When Schembri finally appeared in court to be cross-examined, his lawyers tried every play in the book to keep him from talking. When that failed and Schembri was ordered by the magistrate to testify, Schembri first refused, saying that he risked incriminating himself, and then dropped the court case entirely.
Busuttil had said that this showed two things: firstly, that a crime would have to have been committed for someone to incriminate himself; and secondly that the fact that Schembri dropped the case was in itself an admission of guilt.
"On the witness stand, he refused to say what his link to 17 Black was. He had two choices ... either go to prison or answer. He chose to drop the case. This means that what Daphne said was true. What I said during the protest was true. That the claims they were going to receive money from corruption was true."
We have to keep in mind that Schembri was or is the subject of various inquiries.
The Schembri-Hillman inquiry has been concluded and police action was recommended.
Another inquiry about alleged kickbacks from Nexia BT's Brian Tonna to Schembri from the passport sales has also been concluded. In this particular case, no evidence was found that Schembri took kickbacks, but the magistrate declared that she did not believe the versions given by Schembri and Tonna.

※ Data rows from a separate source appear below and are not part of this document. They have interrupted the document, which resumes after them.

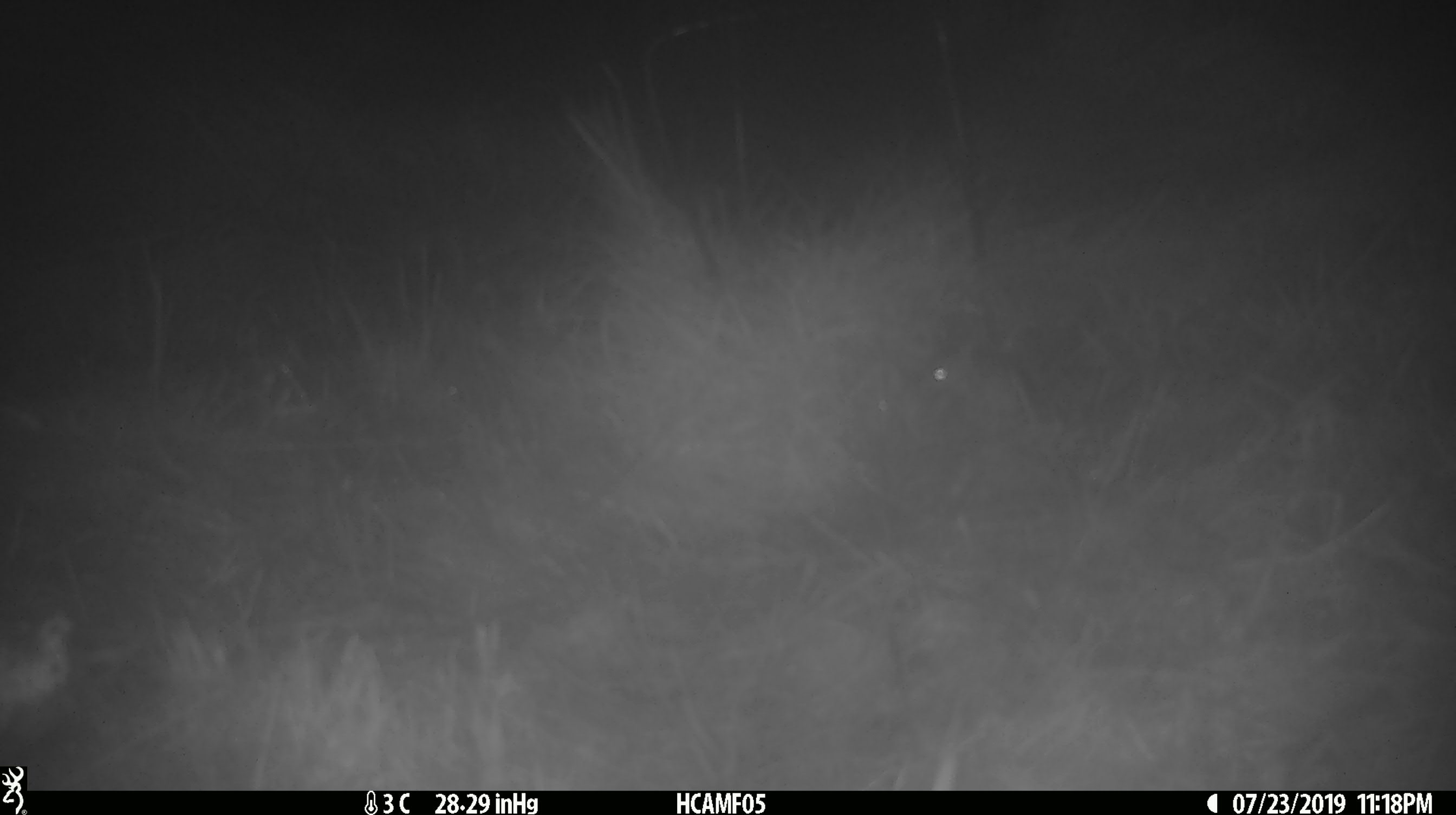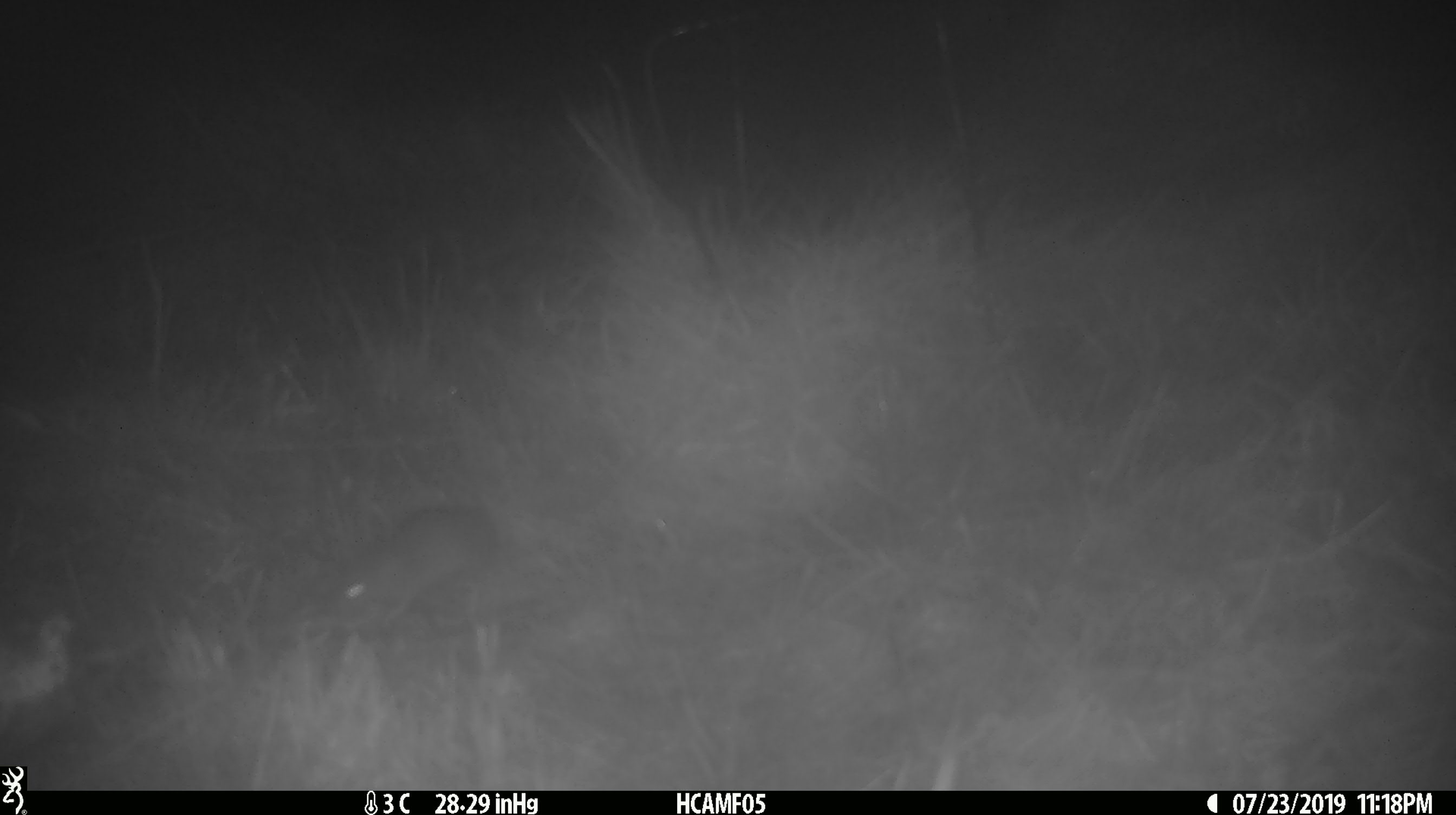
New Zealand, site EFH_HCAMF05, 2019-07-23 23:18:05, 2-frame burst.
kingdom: Animalia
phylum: Chordata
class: Mammalia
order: Rodentia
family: Muridae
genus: Mus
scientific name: Mus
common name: mouse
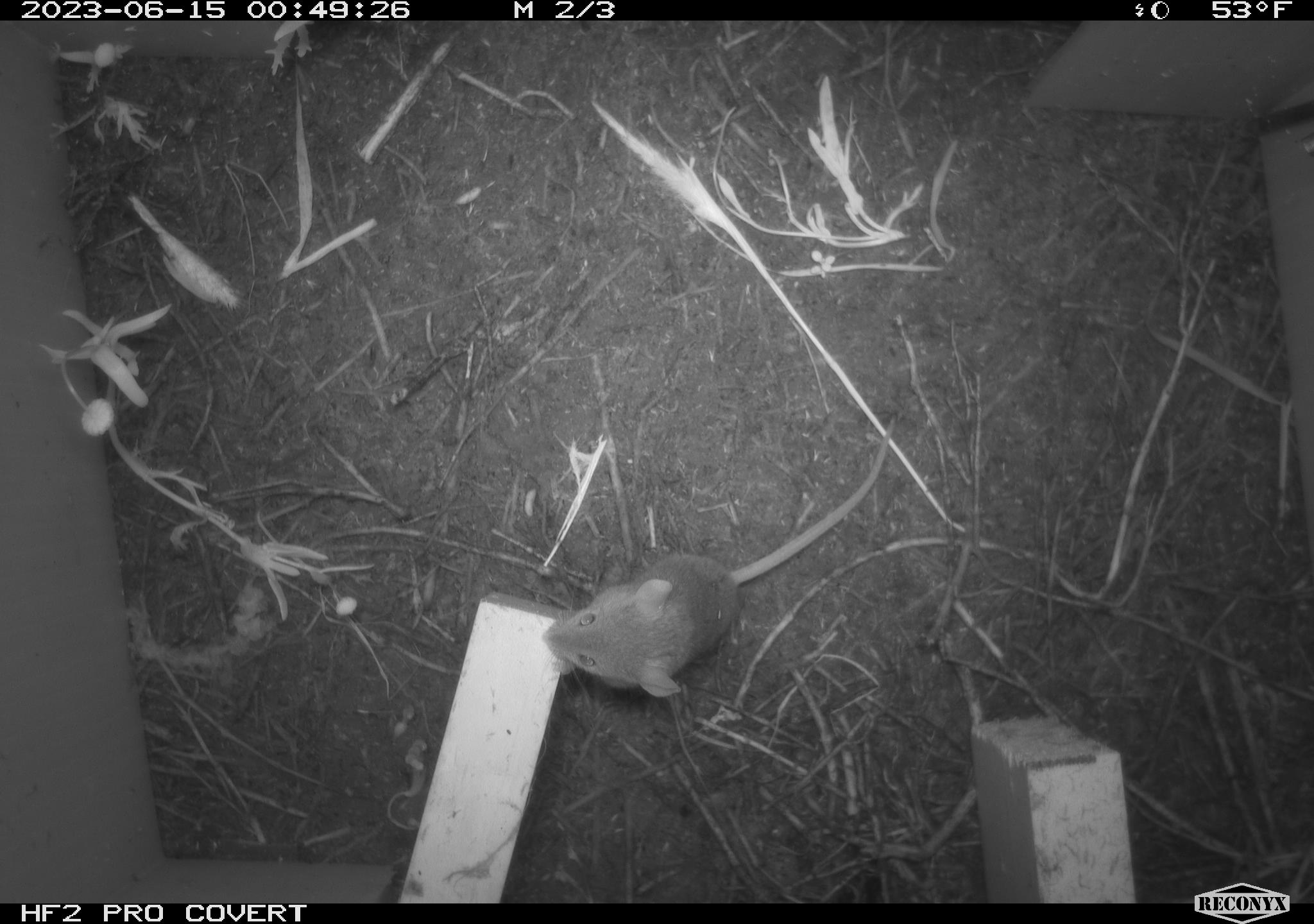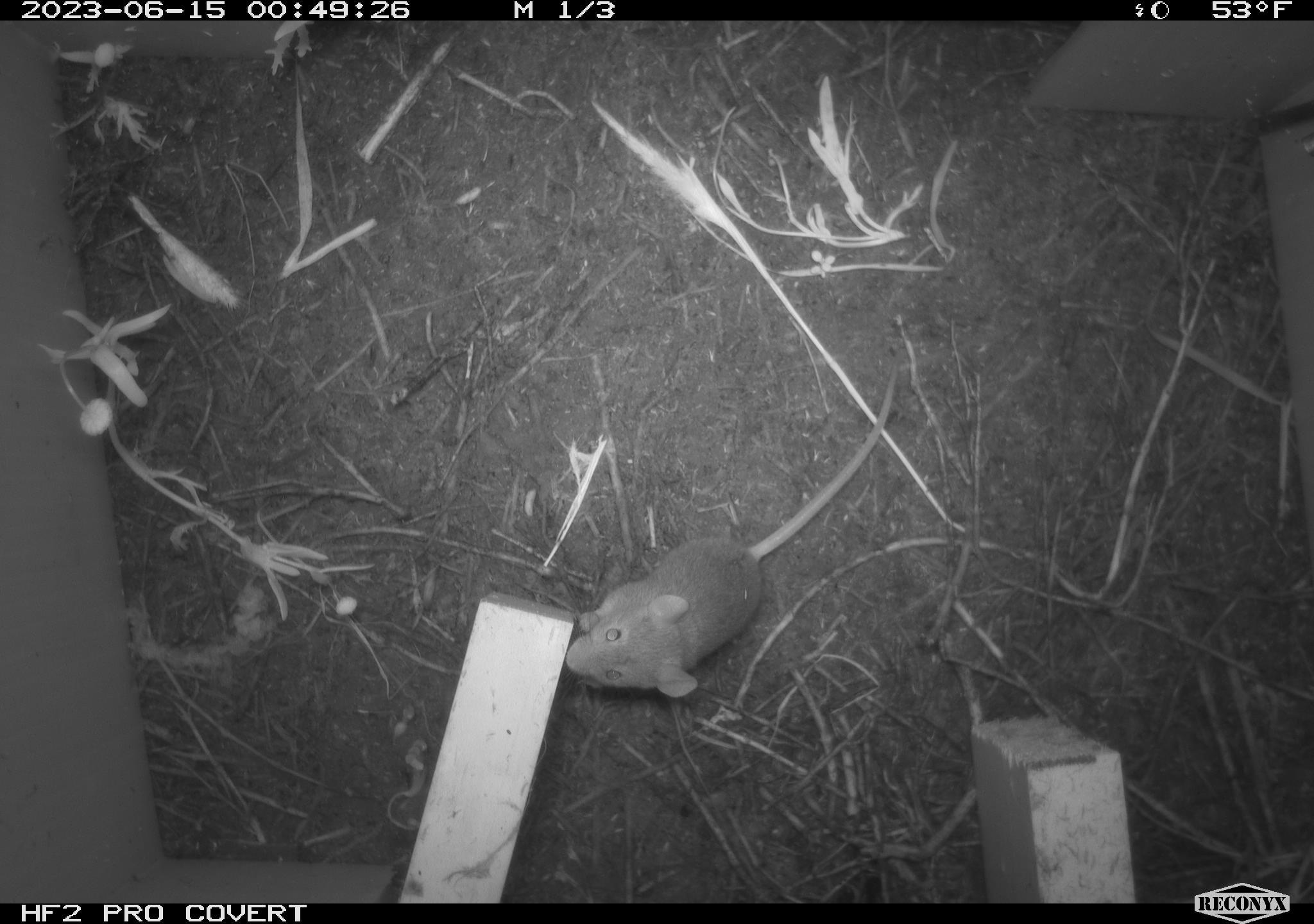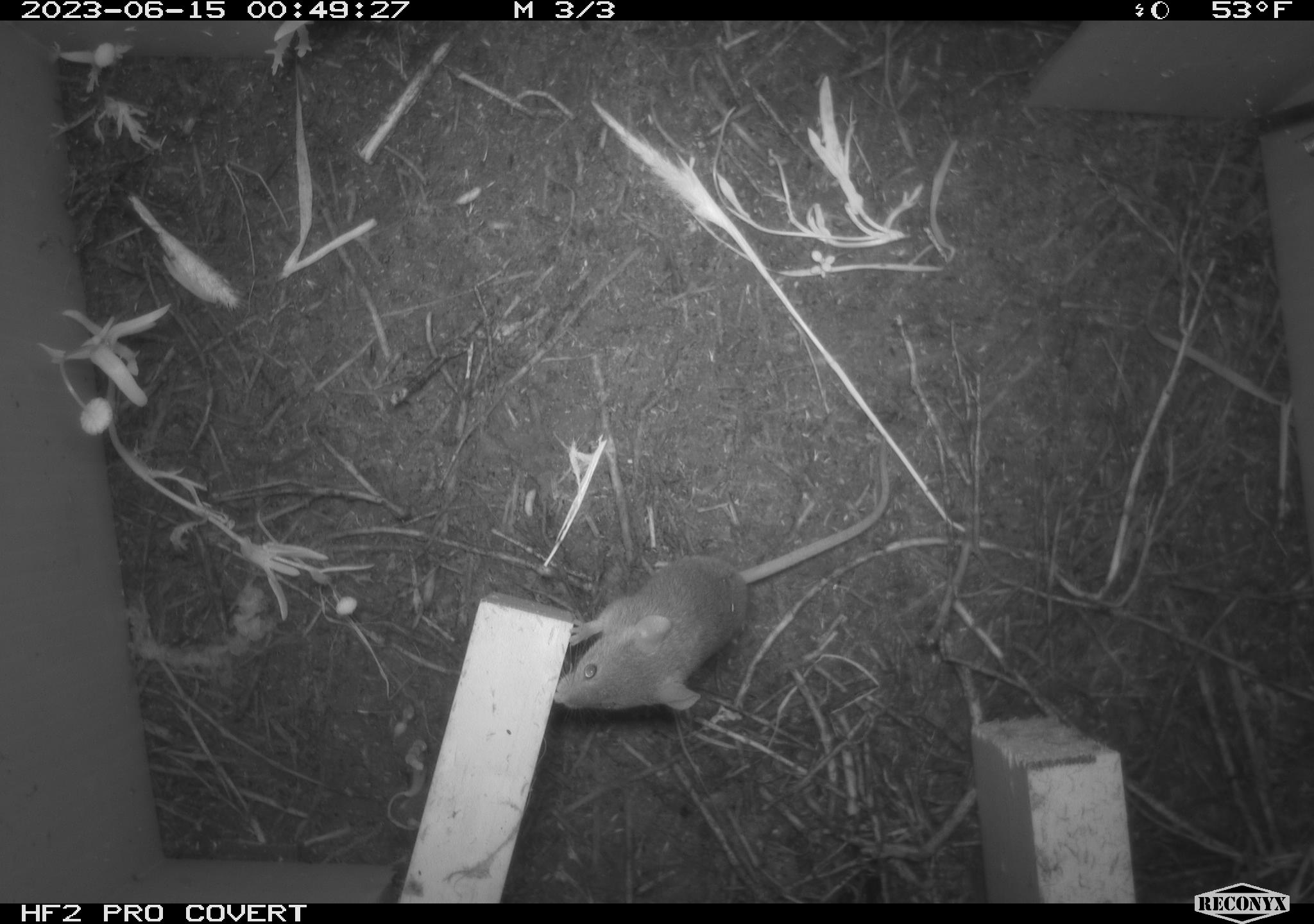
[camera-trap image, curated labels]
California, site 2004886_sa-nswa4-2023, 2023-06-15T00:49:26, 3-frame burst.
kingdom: Animalia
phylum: Chordata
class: Mammalia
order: Rodentia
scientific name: Rodentia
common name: mouse species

The Nexia BT boss, in fact, is currently being prosecuted.
There is yet another inquiry - one that is looking specifically into 17 Black - and which is still ongoing.
There are various other accusations Schembri is facing, including that he was helping his friend Yorgen Fenech evade justice by leaking him information from the Daphne murder investigation - the 'little' matter of Keith's lost mobile phone.
The country was this week transfixed on the court proceedings with relation to the Allied inquiry, but the fact is that there is much more that Keith Schembri is linked to.
It is quite safe to say that this political and corruption saga will not end here, or any time soon.
Busuttil had said something else in that Parliamentary speech which is still very relevant today. "They betrayed the public's trust and people are angry," he had said.
People still feel angry and betrayed now, including many genuine labourites who cannot believe how a small group of individuals turned what could have been one of the best governments in recent times into a quagmire of corruption.